-- start --

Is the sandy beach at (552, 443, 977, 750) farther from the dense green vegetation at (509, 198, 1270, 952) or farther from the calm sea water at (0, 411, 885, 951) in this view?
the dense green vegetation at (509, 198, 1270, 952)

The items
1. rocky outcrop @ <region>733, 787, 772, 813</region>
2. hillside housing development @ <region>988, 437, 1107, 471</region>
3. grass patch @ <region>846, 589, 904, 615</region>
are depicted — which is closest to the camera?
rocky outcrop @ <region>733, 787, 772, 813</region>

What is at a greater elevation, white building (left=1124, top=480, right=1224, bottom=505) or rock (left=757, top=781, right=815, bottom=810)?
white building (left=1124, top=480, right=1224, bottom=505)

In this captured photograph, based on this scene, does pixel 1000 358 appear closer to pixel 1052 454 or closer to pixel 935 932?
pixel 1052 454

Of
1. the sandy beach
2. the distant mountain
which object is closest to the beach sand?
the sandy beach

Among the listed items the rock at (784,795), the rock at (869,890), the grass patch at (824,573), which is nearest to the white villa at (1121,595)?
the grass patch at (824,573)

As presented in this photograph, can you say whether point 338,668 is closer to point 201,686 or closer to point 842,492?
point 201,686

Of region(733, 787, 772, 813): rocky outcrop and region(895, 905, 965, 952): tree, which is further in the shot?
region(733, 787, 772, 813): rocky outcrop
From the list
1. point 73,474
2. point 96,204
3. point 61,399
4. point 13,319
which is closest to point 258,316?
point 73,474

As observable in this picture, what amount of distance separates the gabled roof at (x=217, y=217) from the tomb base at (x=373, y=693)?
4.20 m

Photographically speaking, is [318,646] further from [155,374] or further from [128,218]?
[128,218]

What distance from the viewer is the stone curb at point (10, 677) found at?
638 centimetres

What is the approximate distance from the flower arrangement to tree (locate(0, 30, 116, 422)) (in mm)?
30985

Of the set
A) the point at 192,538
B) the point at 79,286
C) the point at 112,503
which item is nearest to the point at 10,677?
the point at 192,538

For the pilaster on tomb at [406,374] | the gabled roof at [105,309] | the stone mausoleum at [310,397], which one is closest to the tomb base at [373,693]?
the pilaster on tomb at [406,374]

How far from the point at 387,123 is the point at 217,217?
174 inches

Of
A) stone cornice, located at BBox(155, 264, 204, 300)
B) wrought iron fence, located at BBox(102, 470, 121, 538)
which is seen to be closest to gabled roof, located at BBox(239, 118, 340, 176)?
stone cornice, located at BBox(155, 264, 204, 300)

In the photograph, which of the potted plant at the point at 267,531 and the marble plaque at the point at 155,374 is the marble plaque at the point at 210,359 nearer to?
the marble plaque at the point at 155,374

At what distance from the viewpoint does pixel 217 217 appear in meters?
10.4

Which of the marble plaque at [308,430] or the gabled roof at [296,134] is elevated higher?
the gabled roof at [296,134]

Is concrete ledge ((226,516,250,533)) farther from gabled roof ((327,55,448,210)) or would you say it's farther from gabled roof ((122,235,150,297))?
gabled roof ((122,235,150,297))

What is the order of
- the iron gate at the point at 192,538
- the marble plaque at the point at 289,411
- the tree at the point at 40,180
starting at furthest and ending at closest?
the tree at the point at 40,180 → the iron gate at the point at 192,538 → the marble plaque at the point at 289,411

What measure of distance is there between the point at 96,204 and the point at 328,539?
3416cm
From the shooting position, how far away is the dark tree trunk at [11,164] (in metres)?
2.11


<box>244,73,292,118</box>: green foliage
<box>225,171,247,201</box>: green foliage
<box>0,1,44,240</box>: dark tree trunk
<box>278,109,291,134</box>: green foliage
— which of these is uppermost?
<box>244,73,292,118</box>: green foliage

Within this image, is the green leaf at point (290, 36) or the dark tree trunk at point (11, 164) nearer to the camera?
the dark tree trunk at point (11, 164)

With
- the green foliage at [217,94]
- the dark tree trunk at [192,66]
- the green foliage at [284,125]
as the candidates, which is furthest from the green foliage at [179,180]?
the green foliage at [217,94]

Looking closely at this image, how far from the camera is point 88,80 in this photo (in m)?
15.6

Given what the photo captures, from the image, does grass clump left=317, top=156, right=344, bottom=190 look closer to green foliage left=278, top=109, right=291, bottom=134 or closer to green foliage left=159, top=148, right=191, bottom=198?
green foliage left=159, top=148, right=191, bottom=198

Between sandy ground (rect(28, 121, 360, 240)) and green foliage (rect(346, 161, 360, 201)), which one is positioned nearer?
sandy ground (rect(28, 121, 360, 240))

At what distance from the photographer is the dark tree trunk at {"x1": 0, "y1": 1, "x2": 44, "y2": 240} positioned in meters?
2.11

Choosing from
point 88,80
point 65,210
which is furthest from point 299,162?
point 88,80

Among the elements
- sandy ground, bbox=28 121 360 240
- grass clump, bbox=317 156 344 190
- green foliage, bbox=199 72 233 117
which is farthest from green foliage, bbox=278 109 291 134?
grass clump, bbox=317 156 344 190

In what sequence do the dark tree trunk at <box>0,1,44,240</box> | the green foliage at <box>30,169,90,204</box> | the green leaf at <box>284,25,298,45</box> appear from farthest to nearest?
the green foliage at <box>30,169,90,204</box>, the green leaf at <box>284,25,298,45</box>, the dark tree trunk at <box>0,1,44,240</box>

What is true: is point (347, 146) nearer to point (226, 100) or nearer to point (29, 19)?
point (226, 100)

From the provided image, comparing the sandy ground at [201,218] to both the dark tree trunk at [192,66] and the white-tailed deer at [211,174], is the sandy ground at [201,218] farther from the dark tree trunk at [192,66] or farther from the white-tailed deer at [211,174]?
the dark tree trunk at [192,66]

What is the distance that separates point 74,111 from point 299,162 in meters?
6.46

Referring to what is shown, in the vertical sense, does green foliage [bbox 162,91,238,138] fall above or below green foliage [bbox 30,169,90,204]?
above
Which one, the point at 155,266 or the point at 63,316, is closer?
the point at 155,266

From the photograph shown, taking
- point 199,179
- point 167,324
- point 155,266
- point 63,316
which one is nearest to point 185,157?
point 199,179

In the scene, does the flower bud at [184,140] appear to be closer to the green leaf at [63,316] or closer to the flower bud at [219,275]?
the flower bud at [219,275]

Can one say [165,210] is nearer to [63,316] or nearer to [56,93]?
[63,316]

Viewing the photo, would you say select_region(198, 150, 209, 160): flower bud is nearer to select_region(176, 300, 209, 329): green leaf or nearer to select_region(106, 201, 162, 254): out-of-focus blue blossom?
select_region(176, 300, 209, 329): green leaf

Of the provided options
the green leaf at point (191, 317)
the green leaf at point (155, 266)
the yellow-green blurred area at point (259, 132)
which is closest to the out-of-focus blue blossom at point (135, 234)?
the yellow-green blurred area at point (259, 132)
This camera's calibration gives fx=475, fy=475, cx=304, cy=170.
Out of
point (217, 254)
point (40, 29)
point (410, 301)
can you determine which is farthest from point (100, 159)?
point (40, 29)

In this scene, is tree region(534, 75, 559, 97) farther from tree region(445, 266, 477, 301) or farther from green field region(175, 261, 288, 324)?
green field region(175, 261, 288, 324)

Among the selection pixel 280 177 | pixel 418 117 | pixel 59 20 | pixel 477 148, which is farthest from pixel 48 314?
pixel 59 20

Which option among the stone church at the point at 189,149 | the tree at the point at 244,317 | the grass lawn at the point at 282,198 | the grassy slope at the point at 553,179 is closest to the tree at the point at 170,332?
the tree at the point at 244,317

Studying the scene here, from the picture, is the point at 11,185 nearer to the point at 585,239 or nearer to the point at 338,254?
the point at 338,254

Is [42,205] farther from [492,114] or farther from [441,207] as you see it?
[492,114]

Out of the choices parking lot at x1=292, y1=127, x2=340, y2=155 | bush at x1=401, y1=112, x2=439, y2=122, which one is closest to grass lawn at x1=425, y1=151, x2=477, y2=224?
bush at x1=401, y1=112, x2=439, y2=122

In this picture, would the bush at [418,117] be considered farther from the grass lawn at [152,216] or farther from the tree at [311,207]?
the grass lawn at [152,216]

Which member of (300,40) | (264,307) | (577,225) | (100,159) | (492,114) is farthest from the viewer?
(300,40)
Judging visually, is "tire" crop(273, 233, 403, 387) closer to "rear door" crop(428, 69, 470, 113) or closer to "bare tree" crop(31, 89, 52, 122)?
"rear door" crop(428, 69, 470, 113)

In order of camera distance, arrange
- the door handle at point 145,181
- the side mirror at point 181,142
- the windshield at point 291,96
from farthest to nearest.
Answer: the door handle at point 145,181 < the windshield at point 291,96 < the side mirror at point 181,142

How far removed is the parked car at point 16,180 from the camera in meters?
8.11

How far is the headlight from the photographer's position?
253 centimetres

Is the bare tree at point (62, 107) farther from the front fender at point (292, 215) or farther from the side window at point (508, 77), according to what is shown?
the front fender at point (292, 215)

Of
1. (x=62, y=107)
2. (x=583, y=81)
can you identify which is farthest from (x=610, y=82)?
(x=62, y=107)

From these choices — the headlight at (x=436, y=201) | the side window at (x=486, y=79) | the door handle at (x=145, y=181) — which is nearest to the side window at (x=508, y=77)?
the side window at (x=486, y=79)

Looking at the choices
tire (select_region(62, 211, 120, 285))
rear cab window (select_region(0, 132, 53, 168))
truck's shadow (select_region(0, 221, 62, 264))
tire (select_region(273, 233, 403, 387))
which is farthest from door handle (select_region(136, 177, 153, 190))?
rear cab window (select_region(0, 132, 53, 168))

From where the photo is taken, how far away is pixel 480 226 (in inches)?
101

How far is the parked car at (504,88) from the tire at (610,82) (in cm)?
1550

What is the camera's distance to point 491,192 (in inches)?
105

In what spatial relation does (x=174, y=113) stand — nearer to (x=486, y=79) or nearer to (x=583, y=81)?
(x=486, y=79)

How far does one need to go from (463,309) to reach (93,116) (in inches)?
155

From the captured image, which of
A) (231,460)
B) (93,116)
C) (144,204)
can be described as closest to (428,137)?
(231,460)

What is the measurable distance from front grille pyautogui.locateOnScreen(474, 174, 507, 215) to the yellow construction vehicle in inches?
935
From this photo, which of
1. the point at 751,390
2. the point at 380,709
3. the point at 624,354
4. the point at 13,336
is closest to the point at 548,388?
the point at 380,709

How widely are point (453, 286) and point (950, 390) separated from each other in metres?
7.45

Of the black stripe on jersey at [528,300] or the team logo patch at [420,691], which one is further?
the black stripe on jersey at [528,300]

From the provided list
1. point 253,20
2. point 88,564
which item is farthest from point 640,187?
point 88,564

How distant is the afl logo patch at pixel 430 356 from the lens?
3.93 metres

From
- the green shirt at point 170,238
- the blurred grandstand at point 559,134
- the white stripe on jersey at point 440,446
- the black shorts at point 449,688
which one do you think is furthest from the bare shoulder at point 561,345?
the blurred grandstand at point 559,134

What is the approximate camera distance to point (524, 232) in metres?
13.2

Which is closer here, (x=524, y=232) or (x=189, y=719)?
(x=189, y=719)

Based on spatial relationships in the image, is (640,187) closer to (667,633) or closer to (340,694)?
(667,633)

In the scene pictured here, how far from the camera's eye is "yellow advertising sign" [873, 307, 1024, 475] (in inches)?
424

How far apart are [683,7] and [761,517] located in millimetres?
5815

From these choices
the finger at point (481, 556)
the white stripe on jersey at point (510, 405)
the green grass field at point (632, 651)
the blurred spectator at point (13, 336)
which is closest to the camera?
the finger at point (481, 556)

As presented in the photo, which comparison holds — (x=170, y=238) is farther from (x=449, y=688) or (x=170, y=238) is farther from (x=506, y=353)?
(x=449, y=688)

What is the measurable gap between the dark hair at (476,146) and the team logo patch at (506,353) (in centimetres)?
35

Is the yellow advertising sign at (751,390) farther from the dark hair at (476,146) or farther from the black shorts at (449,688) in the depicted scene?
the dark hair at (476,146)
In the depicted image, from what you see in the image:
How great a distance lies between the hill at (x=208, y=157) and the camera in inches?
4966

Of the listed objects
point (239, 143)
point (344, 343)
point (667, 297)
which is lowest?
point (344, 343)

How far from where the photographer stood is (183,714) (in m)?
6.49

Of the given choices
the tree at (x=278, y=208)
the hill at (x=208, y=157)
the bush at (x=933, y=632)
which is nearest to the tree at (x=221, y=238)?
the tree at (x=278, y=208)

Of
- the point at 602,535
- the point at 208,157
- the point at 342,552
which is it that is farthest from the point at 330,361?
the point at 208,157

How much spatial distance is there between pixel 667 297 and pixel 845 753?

-- end --

What to do - Exactly repeat the lines from the line that contains "Is the yellow" to the end of the entries, both included, and leave out all other lines.

Exercise result -
Is the yellow advertising sign at (751,390) farther from the dark hair at (476,146) or farther from the black shorts at (449,688) in the depicted scene?
the dark hair at (476,146)
In the depicted image, from what you see in the image:
How great a distance lies between the hill at (x=208, y=157) and the camera in inches?
4966

Of the listed objects
point (239, 143)
point (344, 343)
point (667, 297)
which is lowest?
point (344, 343)

How far from where the photographer stood is (183,714) (in m)?
6.49

Of the given choices
the tree at (x=278, y=208)
the hill at (x=208, y=157)
the bush at (x=933, y=632)
which is nearest to the tree at (x=221, y=238)?
the tree at (x=278, y=208)

Of
- the point at 602,535
- the point at 208,157
- the point at 342,552
which is it that is farthest from the point at 330,361?
the point at 208,157

How much spatial distance is there between pixel 667 297 and pixel 845 753?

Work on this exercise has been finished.